[Study text]
Transfer knowledge in SLR

azhe825 commented 7 years ago

Abstract

Systematic literature review (SLR) is the primary method for aggregating and synthesizing evidence in evidence-based software engineering. Such SLR studies need to be conducted frequently since a) researchers should update their SLR result once one or two years to consider latest publications; b) most researchers are constantly studying different research questions in the same or similar topic area. However, SLR studies cannot be conducted frequently due to its heavy cost. In our previous study, with the help of FASTREAD, we succeed to save 90% of the review cost in sacrifice of 10% recall in primary study selection of systematic literature review (SLR). In this paper, we allow researchers to import knowledge from previously completed SLR studies to boost FASTREAD. With the appropriate knowledge transfering technique, review cost and variances can be further reduced when updating an SLR or initiating an new SLR on similar or related topics.

Why

In our previous study, FASTREAD has effectively reduced the cost of primary study selection in SLR.

However, in FASTREAD, random sampling costs a large amount of review effort and introduces most of the variances as shown above. To further reduce the cost of primary study selection, random sampling step needs to be replaced.

How

External knowledge needs to be introduced in order to replace random sampling. There are certain scenarios that reviewers are guaranteed to have some knowledge on their SLRs. Such scenarios are when a reviewer has done an SLR using FASTREAD (or has access to all the data of other reviewers conducting an SLR with FASTREAD) and now

he wants to update the SLR result with newly published primary studies;
he wants to initiate a new SLR on topics similar to or related to the previous one.

We call these two scenarios update SLR and transfer SLR respectively. In both of these scenarios, the knowledge of previously conducted SLR can be imported as external knowledge to boost the primary study selection of the new SLR.

The following of this paper will discuss the use of previous knowledge in such scenarios.

Background

Update SLR

Some literature review, existing SLR update examples, full update vs. snowballing...

Assumptions:

one single reviewer who never makes mistakes
binary classification, studies will be labeled as "relevant" or "irrelevant" by the reviewer
previously completed an SLR which
- is of the same topic
- has same or similar review protocols

Transfer SLR

Some literature review, examples.

Assumptions:

one single reviewer who never makes mistakes
binary classification, studies will be labeled as "relevant" or "irrelevant" by the reviewer
previously completed an SLR which
- is of similar or related topics.

Method

pdf

UPDATE is designed to transfer knowledge in update SLR scenario where

Whole UPDATE: all data from previous SLR are imported, including labeled and unlabeled;
Partial UPDATE: only labeled data from previous SLR are imported.
Skip random sampling step.

REUSE is designed to transfer knowledge in transfer SLR scenario where

only the learned model is imported from previous SLR;
reuse sampling is utilized to replace random sampling;
after ENOUGH examples retrieved by reuse sampling, train a new model with only examples from current SLR.

Experiment

Update SLR

Partial UPDATE vs. Whole UPDATE: (can be a RQ).

Data: Hall2007- as previous SLR, Hall2007+ as new SLR:

FASTREAD on Hall2007-:

FASTREAD vs. Partial UPDATE vs. Whole UPDATE on Hall2007+:

UPDATE reduces review cost and variances on Hall2007+.
[/Study text]
[Source data]
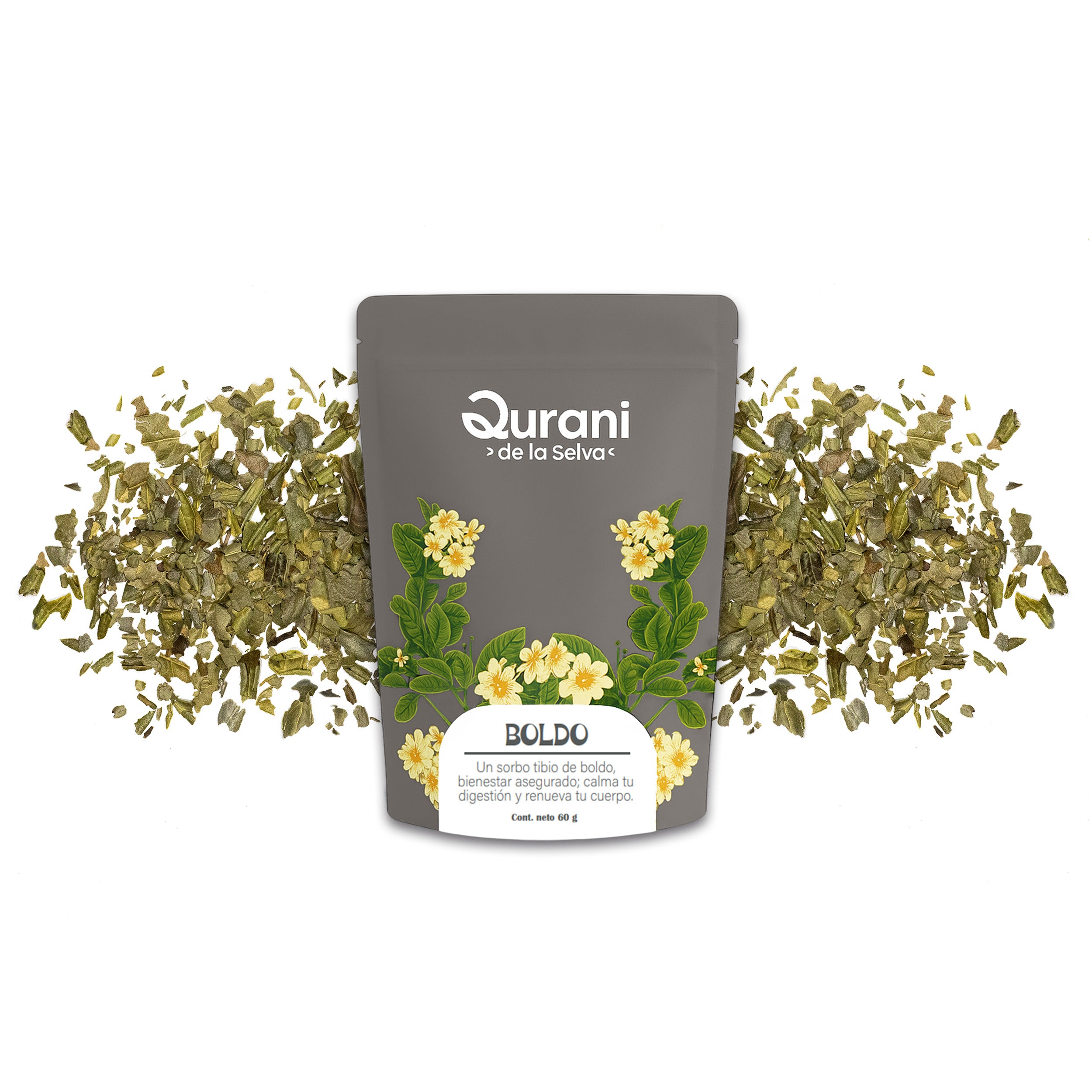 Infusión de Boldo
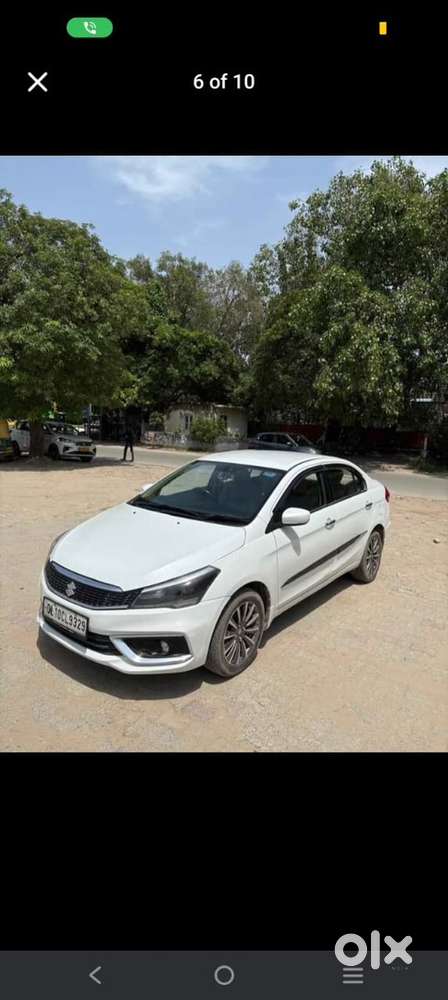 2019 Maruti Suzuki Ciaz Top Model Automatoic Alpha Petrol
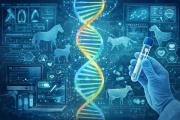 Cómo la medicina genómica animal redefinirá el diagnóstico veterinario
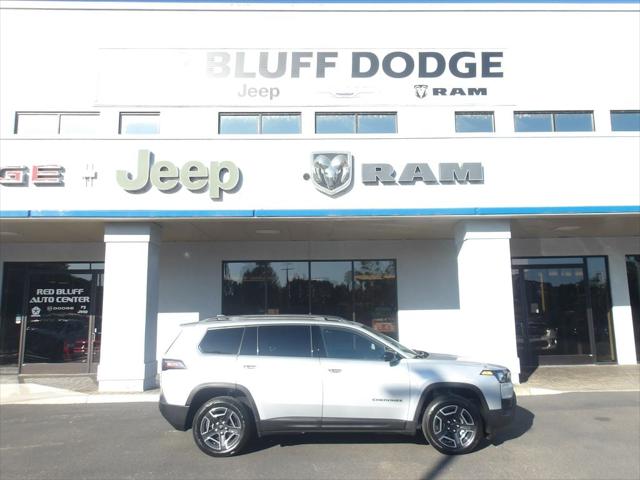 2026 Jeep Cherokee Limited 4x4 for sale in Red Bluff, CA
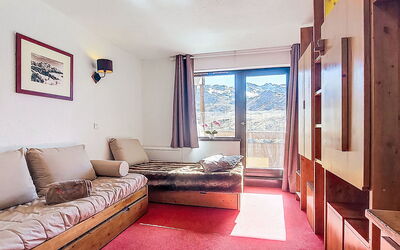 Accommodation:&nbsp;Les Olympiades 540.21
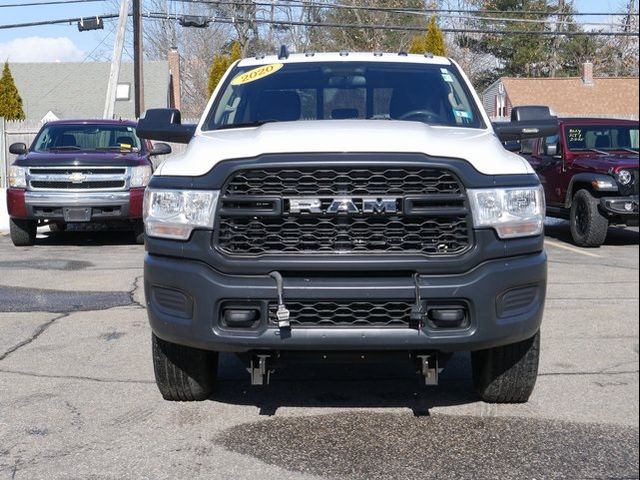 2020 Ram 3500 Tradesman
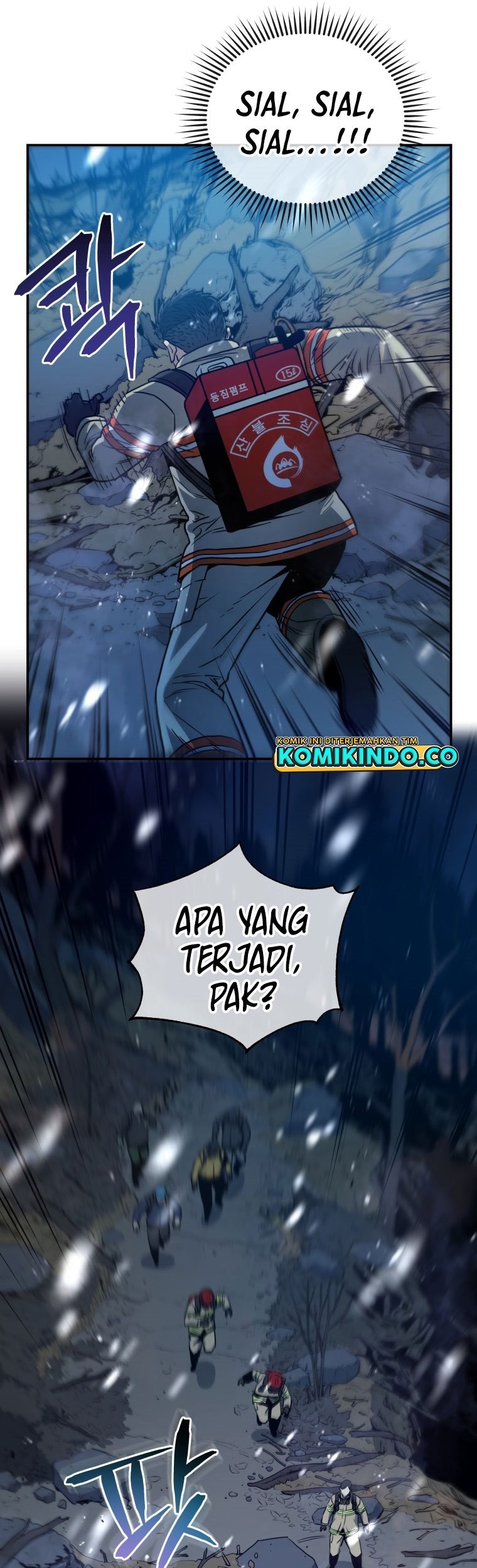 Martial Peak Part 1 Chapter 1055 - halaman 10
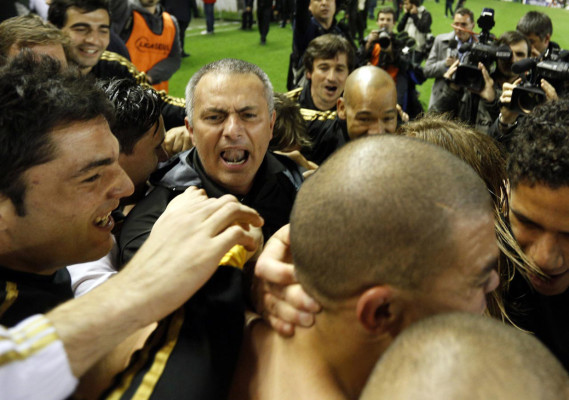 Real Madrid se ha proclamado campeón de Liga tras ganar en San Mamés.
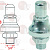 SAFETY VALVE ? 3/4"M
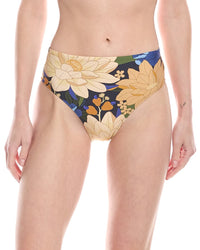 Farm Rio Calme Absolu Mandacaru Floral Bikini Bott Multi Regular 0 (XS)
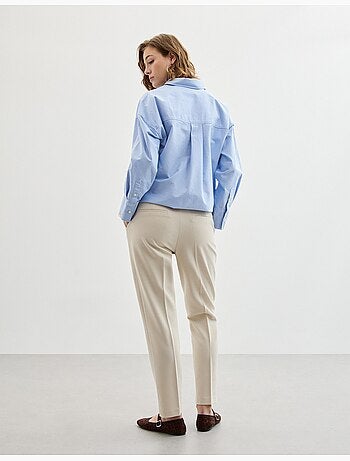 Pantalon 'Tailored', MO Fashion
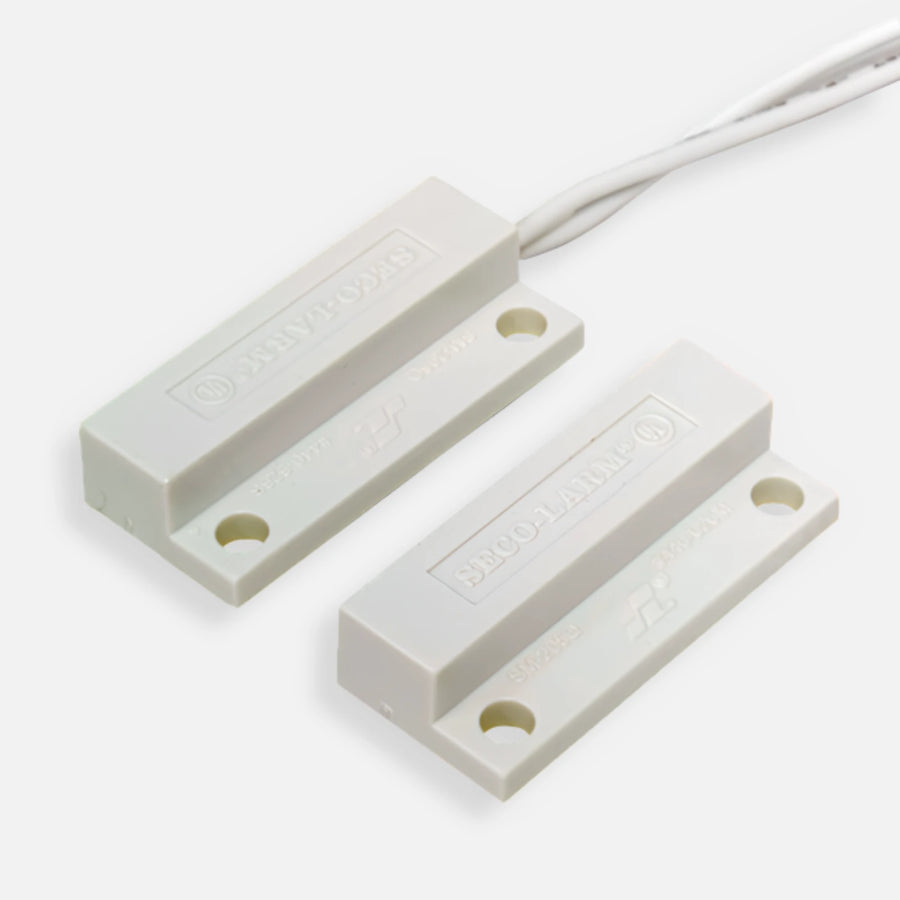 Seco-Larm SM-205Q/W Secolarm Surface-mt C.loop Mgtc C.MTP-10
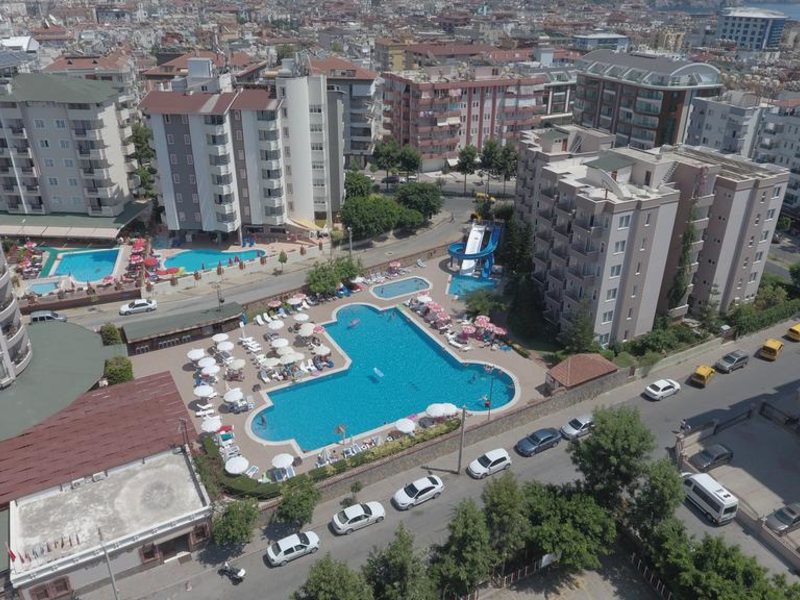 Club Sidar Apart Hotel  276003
[/Source data]
Job 1 =
Which methods does the write-up on transferring knowledge in SLR compare on Hall2007+?
Job 2 =
Format the records as a JSON list of strings, with one string per line and blank lines left out. Omit the pictures.

Exercise answer 1 =
FASTREAD, Partial UPDATE, and Whole UPDATE.

Exercise answer 2 =
[
  " Infusión de Boldo",
  " 2019 Maruti Suzuki Ciaz Top Model Automatoic Alpha Petrol",
  " Cómo la medicina genómica animal redefinirá el diagnóstico veterinario",
  " 2026 Jeep Cherokee Limited 4x4 for sale in Red Bluff, CA",
  " Accommodation:&nbsp;Les Olympiades 540.21",
  " 2020 Ram 3500 Tradesman",
  " Martial Peak Part 1 Chapter 1055 - halaman 10",
  " Real Madrid se ha proclamado campeón de Liga tras ganar en San Mamés.",
  " SAFETY VALVE ? 3/4\"M",
  " Farm Rio Calme Absolu Mandacaru Floral Bikini Bott Multi Regular 0 (XS)",
  " Pantalon 'Tailored', MO Fashion",
  " Seco-Larm SM-205Q/W Secolarm Surface-mt C.loop Mgtc C.MTP-10",
  " Club Sidar Apart Hotel  276003"
]